依頼内容 1:
後に示すリストの「How far does」を含む行から「83.7 inches」を含む行までを、「christmas tree」を「fir tree」に差し替えて出力してください。それ以外の箇所は変更しないでください。

本文:

ついでに時間もタップリあるので般若心経も唱える

俺はしばしご本尊の阿弥陀如来と対面した

「な、なんて優しいお顔なんだ」

やはり極楽浄土へと導いてくださる阿弥陀様はお優しい感じがひしひしと伝わってくる

阿弥陀様も重文だ

御生れは平安時代

慶派登場以前の定番様式

定朝様式

ふっくらしたお顔とお姿に癒される

とてもいいお顔だ

そしてお寺のパンフレットの表紙にもなっている光背が見事である

「すごい光り出してんなぁ」

俺はのんびりと拝観した

四方には四天王がこの阿弥陀様を仏敵から守っている

とても心強い四天王

彼らの活躍で極楽浄土も安泰というわけである

まるでSPだな

そして彼らも重文だ

その他は南無仏太子も重文だ

いわゆる2歳の時の聖徳太子のお姿

さすが聖徳太子

若干2歳にて今年で48歳になろうかという俺よりも凛々しいお姿である

俺はのんびりと本堂内を拝観

再び阿弥陀様にご挨拶をして本堂を後にした

 

本堂の外に出て国宝でもある春日堂と白山堂を見ることにする

いきなり極楽浄土で迎え入れられた円成寺だが

春日、白山と神社系との結びつきは真言宗のお寺だと思い出させてくれる

小さな看板がお堂の上に置いてある

どうやらここは拝殿

「すると、これか」

小さな社が二つ並んでいる

二つとも姿形は同じである

これが国宝「春日堂と白山堂」

これが何故国宝なのか?

依頼内容 2:
上の円成寺拝観記を、最後の文の後から書き継いでください。

データ一覧:
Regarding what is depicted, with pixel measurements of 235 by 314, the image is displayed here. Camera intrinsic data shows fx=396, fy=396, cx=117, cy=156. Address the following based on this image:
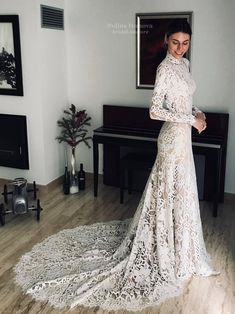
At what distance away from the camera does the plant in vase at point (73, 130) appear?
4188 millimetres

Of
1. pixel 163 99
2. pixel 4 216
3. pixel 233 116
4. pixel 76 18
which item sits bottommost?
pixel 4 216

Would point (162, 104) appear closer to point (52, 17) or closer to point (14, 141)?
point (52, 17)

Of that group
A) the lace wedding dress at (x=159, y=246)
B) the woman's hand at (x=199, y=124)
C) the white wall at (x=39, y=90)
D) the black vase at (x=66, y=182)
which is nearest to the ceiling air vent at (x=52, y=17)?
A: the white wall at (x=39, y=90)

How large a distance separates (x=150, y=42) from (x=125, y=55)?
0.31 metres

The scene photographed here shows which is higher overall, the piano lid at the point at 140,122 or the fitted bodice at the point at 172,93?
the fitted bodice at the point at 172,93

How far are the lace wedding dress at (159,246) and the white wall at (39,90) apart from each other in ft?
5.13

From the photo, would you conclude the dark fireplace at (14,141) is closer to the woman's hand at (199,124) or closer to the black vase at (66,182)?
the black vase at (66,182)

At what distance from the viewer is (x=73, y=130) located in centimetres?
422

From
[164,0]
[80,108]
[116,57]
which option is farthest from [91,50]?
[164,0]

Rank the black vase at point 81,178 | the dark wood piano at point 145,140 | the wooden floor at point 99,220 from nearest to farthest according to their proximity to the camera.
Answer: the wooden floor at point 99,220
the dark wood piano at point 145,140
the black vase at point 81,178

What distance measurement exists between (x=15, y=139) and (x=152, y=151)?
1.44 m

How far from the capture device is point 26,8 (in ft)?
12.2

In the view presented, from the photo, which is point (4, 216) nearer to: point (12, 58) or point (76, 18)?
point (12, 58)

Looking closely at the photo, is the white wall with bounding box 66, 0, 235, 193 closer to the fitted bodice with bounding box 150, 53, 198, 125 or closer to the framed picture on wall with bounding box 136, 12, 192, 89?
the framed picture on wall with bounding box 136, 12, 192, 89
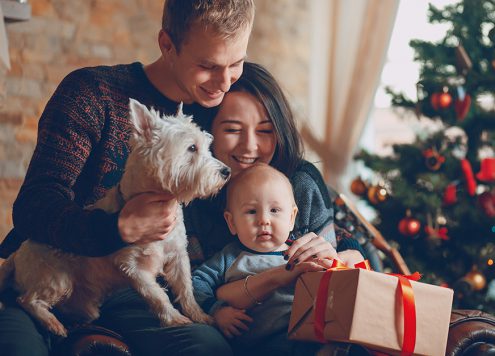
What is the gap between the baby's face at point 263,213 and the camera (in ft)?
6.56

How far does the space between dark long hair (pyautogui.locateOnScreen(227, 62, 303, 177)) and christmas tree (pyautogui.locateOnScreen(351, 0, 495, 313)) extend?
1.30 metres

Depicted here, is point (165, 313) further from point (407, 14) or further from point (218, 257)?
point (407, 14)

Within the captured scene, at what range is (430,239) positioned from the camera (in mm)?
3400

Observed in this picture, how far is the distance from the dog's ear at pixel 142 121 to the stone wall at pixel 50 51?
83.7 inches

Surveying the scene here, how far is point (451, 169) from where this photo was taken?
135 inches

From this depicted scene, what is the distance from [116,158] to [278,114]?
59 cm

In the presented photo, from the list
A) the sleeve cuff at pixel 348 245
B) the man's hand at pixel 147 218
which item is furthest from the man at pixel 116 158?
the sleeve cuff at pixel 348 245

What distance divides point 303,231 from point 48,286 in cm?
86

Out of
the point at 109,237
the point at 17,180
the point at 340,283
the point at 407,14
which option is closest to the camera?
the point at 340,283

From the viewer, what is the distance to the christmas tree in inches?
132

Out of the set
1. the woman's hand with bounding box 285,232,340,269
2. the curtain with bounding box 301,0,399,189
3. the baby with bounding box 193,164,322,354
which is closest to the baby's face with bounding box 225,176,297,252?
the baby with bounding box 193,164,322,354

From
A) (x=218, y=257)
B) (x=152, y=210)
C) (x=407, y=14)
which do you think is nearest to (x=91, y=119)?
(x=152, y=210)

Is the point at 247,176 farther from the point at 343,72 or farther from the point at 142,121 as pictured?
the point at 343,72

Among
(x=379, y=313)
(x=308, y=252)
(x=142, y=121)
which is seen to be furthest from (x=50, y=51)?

回答 1:
How far does the space between dark long hair (pyautogui.locateOnScreen(227, 62, 303, 177)) and fir tree (pyautogui.locateOnScreen(351, 0, 495, 313)) extend?
1.30 metres

Depicted here, is point (165, 313) further from point (407, 14) or further from point (218, 257)?
point (407, 14)

Within the captured scene, at what range is (430,239) positioned from the camera (in mm)?
3400

Observed in this picture, how far is the distance from the dog's ear at pixel 142 121 to the stone wall at pixel 50 51?
83.7 inches

回答 2:
なんと日本で現存する最古の春日造の社殿なんだそうだ

しかもあの春日大社の旧社殿を譲り受けてきたもの

「すごいな」

「まさかこんな山の中に残ってるとは」

これなら文句なしで国宝である

そしてもう一つの疑問が

何故「堂」?

普通ならこれらは神社なので「社」となるはず

それがお寺に使われるお堂となっている

本来は春日社、白山社だったと思われる

それが明治の廃仏毀釈の時の取り壊しから免れるためだと言われているそうだ

日本は明治から昭和にかけて古いものを壊しまくってきたからな

おかげで観光資源が乏しい

ただ残っていても日本人は関心がないのもあるな

東大寺ですらみんな国宝に無関心

ある意味感心するぐらい無関心でスルーしてくからな

すごいよあの光景は

一体お前ら何しに奈良へきてんだ?って感じだ

要するに鹿と戯れればそれでいいのだろう

大仏だけ見て「でかいな」と思えばそれでいいのだろう

そしてみんな大仏に手をあわせることもしないのである

まさに観光寺

これでいいのか東大寺

清水寺なんかも同じだな

でも名前を社から堂に変えたところで明らかに社殿なんだよな

そんなんでお役人を騙せたのだろうか?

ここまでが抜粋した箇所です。